Between Scylla and Charybdis: Europe’s Structural Vulnerability
Can Europe escape an economic model that makes openness a source of fragility?
Executive Summary
Europe’s openness has become its weakness. A Germany-centred, export-led model has produced deep asymmetries in demand, technology, and industrial capability. Overreliance on foreign markets and imported inputs — particularly from China and the US — has eroded the EU’s productive base and trapped peripheral economies in low-value segments.
The problem is structural, not cyclical. For two decades, the EU’s fiscal rules and wage restraint suppressed domestic demand, weakening both innovation and investment. The result is a one-way system in which the core exports surpluses while the periphery bears the cost of stagnation and technological dependence.
Europe’s vulnerabilities span demand, supply, technology, and resources. The Union is highly exposed to external shocks: its export concentration on China, its dependence on imported intermediate goods and digital technologies, and its near-total reliance on Chinese rare earths and critical minerals. These interlinked dependencies reinforce one another, turning temporary disruptions into persistent divergence.

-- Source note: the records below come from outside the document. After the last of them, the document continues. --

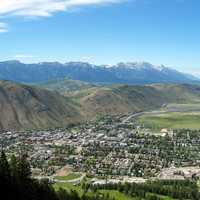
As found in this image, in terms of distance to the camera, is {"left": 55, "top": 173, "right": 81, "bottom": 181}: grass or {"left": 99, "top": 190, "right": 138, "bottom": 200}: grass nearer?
{"left": 99, "top": 190, "right": 138, "bottom": 200}: grass

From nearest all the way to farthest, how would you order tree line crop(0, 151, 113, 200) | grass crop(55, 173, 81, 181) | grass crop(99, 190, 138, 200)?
tree line crop(0, 151, 113, 200) < grass crop(99, 190, 138, 200) < grass crop(55, 173, 81, 181)

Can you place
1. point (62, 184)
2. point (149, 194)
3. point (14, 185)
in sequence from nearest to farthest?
point (14, 185), point (149, 194), point (62, 184)

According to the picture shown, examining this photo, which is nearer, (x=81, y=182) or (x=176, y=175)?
(x=81, y=182)

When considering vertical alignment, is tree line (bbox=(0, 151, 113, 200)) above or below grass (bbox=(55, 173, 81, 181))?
above

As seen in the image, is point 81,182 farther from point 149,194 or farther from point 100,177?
point 149,194

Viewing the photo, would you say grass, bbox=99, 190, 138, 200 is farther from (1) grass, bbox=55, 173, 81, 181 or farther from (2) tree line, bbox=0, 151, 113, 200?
(2) tree line, bbox=0, 151, 113, 200

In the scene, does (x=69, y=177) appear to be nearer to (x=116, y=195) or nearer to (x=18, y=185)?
(x=116, y=195)

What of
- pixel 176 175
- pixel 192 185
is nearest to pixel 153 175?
pixel 176 175

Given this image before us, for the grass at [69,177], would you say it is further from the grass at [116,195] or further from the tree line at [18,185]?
the tree line at [18,185]

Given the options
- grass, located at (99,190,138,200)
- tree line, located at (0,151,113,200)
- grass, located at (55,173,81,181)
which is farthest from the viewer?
grass, located at (55,173,81,181)

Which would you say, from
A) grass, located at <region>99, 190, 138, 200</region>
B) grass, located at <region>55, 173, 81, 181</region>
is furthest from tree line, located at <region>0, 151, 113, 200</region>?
grass, located at <region>55, 173, 81, 181</region>

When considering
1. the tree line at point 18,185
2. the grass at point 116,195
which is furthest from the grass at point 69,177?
the tree line at point 18,185
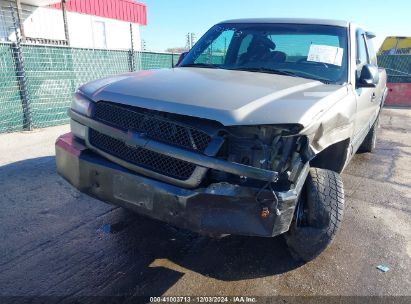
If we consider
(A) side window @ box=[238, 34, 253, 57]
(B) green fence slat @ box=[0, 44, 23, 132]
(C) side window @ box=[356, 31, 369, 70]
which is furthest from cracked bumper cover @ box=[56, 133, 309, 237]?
(B) green fence slat @ box=[0, 44, 23, 132]

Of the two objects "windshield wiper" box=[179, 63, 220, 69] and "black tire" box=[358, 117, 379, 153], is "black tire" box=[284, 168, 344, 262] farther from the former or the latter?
"black tire" box=[358, 117, 379, 153]

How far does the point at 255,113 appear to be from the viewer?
2090 mm

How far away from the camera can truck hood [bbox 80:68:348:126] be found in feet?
6.83

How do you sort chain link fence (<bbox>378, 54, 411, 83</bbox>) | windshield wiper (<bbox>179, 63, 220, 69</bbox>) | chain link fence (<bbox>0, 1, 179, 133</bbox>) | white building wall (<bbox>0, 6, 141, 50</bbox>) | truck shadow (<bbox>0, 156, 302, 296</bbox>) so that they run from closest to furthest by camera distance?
1. truck shadow (<bbox>0, 156, 302, 296</bbox>)
2. windshield wiper (<bbox>179, 63, 220, 69</bbox>)
3. chain link fence (<bbox>0, 1, 179, 133</bbox>)
4. chain link fence (<bbox>378, 54, 411, 83</bbox>)
5. white building wall (<bbox>0, 6, 141, 50</bbox>)

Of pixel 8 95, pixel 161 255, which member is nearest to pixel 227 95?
pixel 161 255

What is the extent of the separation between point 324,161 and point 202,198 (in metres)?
1.55

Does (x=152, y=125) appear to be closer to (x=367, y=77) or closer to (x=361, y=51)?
(x=367, y=77)

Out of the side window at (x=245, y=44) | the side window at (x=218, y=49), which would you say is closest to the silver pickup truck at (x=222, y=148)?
the side window at (x=245, y=44)

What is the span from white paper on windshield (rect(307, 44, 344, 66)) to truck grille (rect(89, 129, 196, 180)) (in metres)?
1.85

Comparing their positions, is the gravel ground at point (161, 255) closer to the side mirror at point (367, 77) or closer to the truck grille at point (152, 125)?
the truck grille at point (152, 125)

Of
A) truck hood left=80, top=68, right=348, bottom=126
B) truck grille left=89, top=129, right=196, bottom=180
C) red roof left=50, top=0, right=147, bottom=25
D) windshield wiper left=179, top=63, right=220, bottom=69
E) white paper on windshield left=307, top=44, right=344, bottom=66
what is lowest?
truck grille left=89, top=129, right=196, bottom=180

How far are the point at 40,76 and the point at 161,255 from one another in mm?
5397

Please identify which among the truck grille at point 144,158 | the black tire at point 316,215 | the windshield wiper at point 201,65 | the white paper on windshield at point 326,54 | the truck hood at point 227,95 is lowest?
the black tire at point 316,215

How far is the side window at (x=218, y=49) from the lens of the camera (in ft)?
12.7
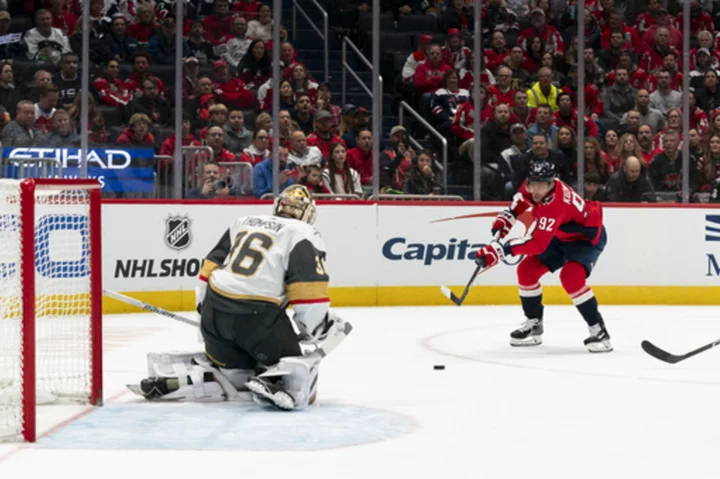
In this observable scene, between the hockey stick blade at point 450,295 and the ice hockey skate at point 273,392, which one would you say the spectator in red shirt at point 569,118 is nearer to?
the hockey stick blade at point 450,295

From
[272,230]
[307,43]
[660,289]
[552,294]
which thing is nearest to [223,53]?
[307,43]

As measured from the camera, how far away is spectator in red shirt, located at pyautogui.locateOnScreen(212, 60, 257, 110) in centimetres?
945

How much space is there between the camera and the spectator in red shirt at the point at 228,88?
31.0 feet

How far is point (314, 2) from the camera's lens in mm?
10789

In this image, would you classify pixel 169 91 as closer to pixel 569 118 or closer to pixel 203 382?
pixel 569 118

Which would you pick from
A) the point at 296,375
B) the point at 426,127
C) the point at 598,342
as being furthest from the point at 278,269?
the point at 426,127

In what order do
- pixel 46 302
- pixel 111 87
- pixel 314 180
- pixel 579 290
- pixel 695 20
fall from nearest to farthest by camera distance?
pixel 46 302
pixel 579 290
pixel 111 87
pixel 314 180
pixel 695 20

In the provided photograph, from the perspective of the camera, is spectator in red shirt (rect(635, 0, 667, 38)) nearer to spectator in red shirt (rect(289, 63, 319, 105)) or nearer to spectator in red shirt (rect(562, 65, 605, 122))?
spectator in red shirt (rect(562, 65, 605, 122))

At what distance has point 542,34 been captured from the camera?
10.7 m

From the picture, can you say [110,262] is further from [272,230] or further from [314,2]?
[272,230]

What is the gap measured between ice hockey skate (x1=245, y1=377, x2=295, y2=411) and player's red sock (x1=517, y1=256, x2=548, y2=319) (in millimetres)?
2883

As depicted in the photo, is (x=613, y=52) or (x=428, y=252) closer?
(x=428, y=252)

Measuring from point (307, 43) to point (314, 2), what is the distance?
472 mm

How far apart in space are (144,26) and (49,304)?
428 cm
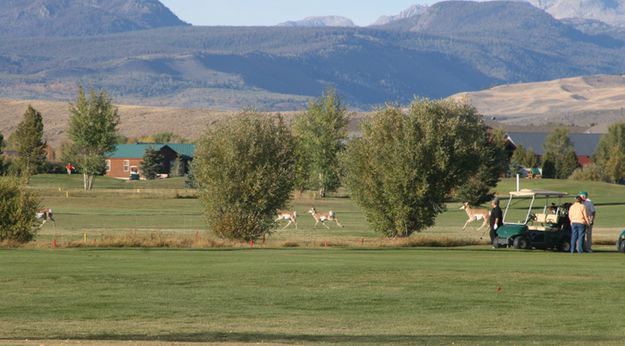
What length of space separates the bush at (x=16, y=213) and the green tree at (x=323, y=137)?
58564 millimetres

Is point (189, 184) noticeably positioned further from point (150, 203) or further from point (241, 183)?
point (241, 183)

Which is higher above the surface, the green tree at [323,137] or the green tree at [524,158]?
the green tree at [323,137]

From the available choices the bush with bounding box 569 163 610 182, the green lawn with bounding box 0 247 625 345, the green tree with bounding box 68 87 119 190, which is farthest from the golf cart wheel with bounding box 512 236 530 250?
the bush with bounding box 569 163 610 182

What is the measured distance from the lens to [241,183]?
166 feet

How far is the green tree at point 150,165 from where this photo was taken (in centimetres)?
14175

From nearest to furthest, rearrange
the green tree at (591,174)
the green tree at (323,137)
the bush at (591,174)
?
the green tree at (323,137)
the bush at (591,174)
the green tree at (591,174)

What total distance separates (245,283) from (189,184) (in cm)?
8616

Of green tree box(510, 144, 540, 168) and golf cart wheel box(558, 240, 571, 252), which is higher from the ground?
golf cart wheel box(558, 240, 571, 252)

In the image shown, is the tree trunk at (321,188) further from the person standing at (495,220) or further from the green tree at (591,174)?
the person standing at (495,220)

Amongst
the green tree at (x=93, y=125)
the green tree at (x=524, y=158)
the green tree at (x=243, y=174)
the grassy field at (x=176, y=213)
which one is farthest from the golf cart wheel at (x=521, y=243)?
the green tree at (x=524, y=158)

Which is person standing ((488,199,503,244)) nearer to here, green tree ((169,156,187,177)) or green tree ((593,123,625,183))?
green tree ((593,123,625,183))

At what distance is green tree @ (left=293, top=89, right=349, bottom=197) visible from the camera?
4161 inches

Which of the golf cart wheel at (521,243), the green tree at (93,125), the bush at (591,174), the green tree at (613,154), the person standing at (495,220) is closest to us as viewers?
the golf cart wheel at (521,243)

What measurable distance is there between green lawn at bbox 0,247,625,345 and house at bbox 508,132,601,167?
462 ft
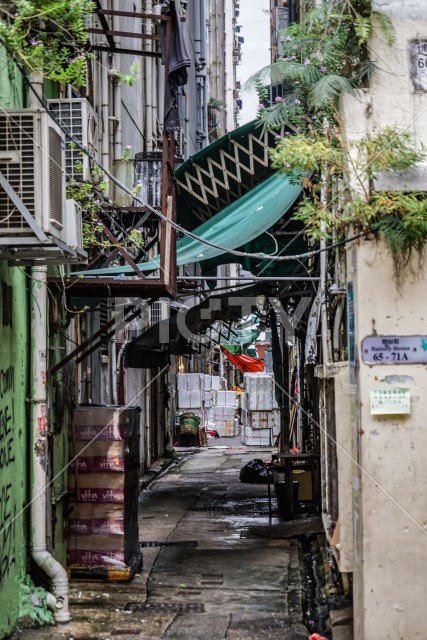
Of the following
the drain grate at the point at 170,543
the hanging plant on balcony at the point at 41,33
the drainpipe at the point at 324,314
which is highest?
the hanging plant on balcony at the point at 41,33

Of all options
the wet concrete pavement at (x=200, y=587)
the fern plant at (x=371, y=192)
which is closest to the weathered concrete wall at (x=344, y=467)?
the wet concrete pavement at (x=200, y=587)

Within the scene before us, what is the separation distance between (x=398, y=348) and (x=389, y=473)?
95 centimetres

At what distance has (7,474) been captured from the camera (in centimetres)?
801

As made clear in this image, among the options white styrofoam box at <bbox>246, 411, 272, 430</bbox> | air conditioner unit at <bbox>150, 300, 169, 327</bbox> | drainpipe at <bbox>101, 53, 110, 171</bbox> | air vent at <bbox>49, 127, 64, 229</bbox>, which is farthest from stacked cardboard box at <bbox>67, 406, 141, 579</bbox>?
white styrofoam box at <bbox>246, 411, 272, 430</bbox>

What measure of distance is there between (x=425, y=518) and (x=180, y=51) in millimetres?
5350

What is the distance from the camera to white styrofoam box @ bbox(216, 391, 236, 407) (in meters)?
41.2

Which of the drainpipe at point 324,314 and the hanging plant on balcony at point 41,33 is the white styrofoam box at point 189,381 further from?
the hanging plant on balcony at point 41,33

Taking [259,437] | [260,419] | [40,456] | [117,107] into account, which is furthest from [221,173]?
[259,437]

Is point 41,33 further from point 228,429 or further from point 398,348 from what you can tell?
point 228,429

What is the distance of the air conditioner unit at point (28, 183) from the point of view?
676cm

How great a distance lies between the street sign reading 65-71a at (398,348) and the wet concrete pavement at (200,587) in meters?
3.04

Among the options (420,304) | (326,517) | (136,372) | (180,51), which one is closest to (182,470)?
(136,372)

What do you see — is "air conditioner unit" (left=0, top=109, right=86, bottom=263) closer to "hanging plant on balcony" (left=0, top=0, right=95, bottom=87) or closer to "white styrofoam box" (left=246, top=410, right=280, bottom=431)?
"hanging plant on balcony" (left=0, top=0, right=95, bottom=87)

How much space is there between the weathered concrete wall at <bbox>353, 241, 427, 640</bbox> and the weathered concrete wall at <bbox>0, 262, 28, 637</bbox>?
9.79 ft
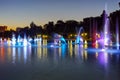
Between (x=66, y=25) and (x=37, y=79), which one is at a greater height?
(x=66, y=25)

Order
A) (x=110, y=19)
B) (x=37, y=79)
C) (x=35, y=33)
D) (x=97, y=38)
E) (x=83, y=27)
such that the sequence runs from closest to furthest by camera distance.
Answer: (x=37, y=79) < (x=110, y=19) < (x=97, y=38) < (x=83, y=27) < (x=35, y=33)

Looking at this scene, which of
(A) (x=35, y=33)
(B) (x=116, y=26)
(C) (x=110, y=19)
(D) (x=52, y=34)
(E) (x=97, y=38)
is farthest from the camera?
(A) (x=35, y=33)

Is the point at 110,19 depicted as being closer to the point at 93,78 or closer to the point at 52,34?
the point at 93,78

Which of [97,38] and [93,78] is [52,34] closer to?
[97,38]

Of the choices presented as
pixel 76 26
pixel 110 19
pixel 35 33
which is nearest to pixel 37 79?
pixel 110 19

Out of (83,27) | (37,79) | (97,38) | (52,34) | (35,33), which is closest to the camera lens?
(37,79)

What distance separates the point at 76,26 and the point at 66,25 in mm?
5211

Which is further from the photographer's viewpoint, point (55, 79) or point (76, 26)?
point (76, 26)

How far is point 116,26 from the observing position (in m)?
52.4

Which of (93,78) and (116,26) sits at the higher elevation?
(116,26)

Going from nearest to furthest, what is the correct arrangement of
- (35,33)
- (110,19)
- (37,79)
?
(37,79) < (110,19) < (35,33)

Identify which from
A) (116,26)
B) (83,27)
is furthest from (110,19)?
(83,27)

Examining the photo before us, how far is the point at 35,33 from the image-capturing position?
137 m

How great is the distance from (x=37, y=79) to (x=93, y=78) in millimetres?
2042
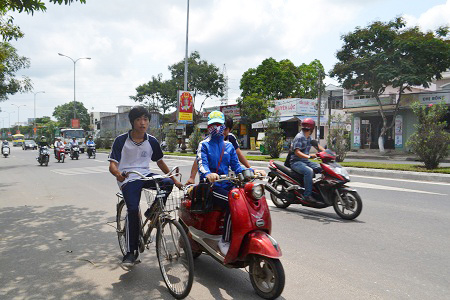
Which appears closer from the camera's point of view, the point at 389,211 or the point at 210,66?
the point at 389,211

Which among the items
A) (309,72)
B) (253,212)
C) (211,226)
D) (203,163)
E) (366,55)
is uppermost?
(309,72)

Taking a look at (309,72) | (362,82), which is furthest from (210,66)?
(362,82)

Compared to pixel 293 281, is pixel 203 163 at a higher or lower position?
higher

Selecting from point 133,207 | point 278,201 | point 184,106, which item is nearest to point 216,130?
point 133,207

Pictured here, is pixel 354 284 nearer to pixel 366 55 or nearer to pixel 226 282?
pixel 226 282

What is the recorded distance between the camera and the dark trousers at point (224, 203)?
125 inches

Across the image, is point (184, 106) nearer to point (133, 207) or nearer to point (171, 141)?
point (171, 141)

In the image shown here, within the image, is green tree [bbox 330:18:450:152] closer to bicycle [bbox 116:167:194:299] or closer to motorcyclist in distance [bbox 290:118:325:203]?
motorcyclist in distance [bbox 290:118:325:203]

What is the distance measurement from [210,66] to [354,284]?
39132 millimetres

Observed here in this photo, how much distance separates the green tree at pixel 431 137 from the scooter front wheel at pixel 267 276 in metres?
11.8

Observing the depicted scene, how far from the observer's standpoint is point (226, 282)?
11.0 ft

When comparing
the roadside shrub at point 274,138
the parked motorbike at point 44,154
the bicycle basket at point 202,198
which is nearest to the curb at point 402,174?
the roadside shrub at point 274,138

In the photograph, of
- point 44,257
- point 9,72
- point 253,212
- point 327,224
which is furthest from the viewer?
point 9,72

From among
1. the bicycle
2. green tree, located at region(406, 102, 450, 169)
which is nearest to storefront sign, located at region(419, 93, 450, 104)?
green tree, located at region(406, 102, 450, 169)
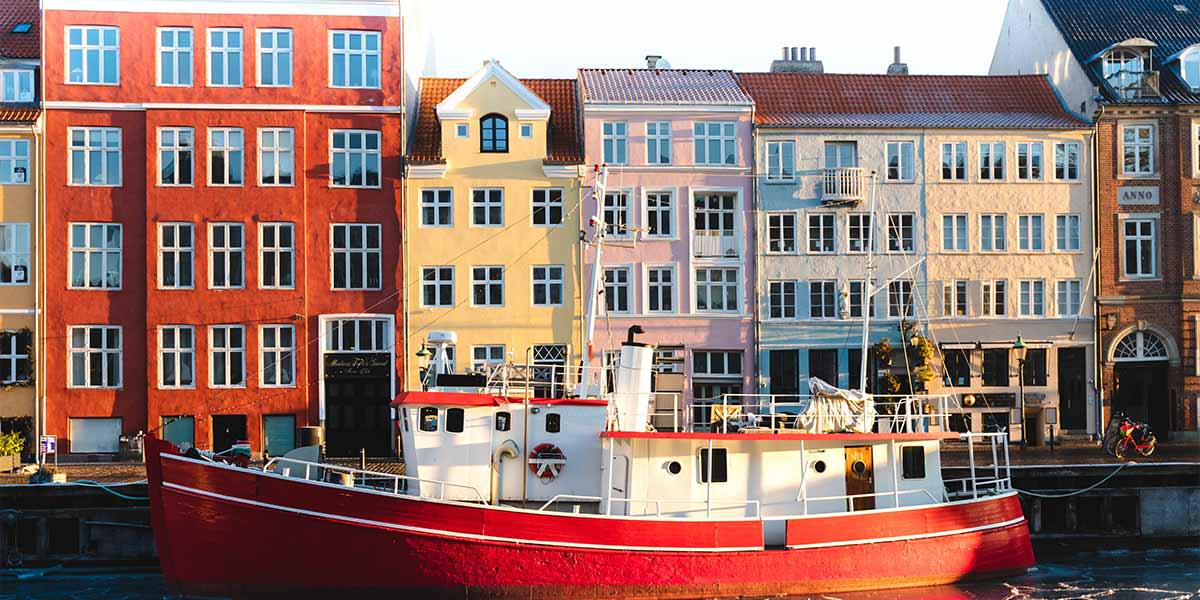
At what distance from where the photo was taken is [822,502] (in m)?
28.1

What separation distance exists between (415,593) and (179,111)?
64.0ft

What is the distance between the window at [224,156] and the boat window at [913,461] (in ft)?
68.4

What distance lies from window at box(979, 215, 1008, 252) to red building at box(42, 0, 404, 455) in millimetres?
17543

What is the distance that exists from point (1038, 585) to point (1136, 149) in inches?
728

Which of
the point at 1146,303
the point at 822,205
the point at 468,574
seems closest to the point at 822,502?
the point at 468,574

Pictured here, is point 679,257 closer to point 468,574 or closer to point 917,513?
point 917,513

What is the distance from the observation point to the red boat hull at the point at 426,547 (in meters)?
25.2

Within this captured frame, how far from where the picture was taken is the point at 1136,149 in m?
42.2

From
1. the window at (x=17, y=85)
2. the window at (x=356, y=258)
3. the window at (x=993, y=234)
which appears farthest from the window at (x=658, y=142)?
the window at (x=17, y=85)

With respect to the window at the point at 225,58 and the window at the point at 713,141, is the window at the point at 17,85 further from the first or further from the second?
the window at the point at 713,141

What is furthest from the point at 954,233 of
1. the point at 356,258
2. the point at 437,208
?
the point at 356,258

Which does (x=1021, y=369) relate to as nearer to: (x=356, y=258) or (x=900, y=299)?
(x=900, y=299)

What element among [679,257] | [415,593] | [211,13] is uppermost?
[211,13]

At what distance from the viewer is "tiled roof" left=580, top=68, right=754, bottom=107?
41406 mm
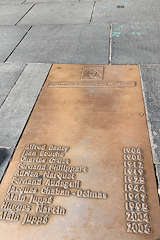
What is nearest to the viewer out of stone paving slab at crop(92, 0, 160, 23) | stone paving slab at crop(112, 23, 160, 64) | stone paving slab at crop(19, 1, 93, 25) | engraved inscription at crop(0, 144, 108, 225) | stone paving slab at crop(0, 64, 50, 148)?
engraved inscription at crop(0, 144, 108, 225)

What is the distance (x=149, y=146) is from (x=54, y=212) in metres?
1.12

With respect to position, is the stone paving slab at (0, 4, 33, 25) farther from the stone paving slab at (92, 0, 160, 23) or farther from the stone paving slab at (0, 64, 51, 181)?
the stone paving slab at (0, 64, 51, 181)

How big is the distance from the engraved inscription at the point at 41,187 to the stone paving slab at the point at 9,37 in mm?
2435

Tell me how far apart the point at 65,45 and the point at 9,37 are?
1.28 m

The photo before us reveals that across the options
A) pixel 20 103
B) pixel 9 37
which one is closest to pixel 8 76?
pixel 20 103

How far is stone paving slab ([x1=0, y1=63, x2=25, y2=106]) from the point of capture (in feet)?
11.0

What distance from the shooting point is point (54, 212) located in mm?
1917

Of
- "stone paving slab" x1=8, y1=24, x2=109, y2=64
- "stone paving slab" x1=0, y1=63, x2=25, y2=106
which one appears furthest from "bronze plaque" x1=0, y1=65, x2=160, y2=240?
"stone paving slab" x1=8, y1=24, x2=109, y2=64

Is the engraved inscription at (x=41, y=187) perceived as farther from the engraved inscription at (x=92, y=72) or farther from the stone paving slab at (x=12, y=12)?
the stone paving slab at (x=12, y=12)

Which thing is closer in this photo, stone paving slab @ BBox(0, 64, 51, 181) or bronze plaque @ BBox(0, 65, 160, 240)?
bronze plaque @ BBox(0, 65, 160, 240)

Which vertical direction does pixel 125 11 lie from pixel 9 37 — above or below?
above

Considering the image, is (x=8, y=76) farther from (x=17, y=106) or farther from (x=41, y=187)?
(x=41, y=187)

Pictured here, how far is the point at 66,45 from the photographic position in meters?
4.44

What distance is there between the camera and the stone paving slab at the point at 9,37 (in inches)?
171
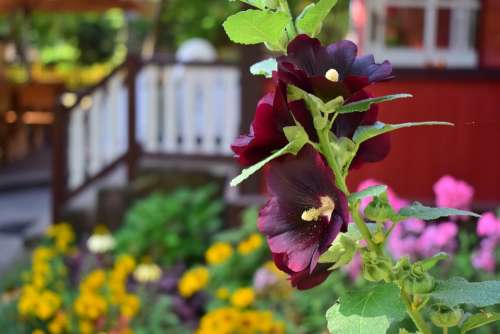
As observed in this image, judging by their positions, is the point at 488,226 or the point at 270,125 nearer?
the point at 270,125

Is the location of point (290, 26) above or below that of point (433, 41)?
above

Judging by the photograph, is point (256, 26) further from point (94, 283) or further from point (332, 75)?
point (94, 283)

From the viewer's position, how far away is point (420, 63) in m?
6.80

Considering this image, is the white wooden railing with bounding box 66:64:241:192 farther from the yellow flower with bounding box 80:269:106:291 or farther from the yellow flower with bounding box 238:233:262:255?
the yellow flower with bounding box 80:269:106:291

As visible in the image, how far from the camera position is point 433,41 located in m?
6.72

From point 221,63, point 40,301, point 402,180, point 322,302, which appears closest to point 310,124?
point 322,302

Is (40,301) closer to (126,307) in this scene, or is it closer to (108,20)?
(126,307)

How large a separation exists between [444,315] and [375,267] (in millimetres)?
100

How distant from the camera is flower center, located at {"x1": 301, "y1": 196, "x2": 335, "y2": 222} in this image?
807 mm

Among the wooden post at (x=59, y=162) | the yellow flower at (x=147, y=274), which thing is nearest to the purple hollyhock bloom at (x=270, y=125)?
the yellow flower at (x=147, y=274)

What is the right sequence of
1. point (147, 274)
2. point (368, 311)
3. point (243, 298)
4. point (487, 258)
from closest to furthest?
point (368, 311)
point (487, 258)
point (243, 298)
point (147, 274)

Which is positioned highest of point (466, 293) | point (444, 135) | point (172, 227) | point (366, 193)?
point (366, 193)

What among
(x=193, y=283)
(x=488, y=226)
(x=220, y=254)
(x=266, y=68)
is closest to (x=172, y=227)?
(x=220, y=254)

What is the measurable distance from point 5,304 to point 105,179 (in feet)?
8.94
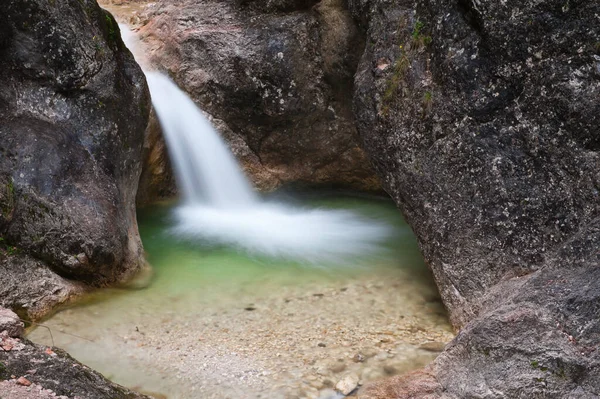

Policy reform has begun, but at insufficient scale. New EU initiatives — from the Chips Act to the Green Deal Industrial Plan — signal a long-overdue turn toward industrial policy. Yet their logic remains largely horizontal, reliant on private incentives and national resources. Without common funding, selective coordination, and public procurement at EU level, they risk deepening divergence rather than correcting it.
Rebuilding resilience requires reshaping Europe’s growth model. Strategic autonomy must mean demand-driven investment and shared capacity-building, not isolation. Only an integrated industrial and fiscal framework — linking demand, innovation, and cohesion — can reverse the vicious circle of low demand, weak supply, and widening gaps.
Policy recommendations
- Anchor EU industrial policy in demand growth, using public investment and procurement to stimulate technological upgrading.
- Reform fiscal rules to enable counter-cyclical and capability-building investment across all member states.
- Create a permanent EU investment instrument to finance strategic technologies, energy infrastructure, and regional diversification.
- Integrate resilience monitoring into EU economic governance, tracking dependencies across value chains.
- Ensure cohesion by pairing diversification and reindustrialisation strategies with regional capacity-building.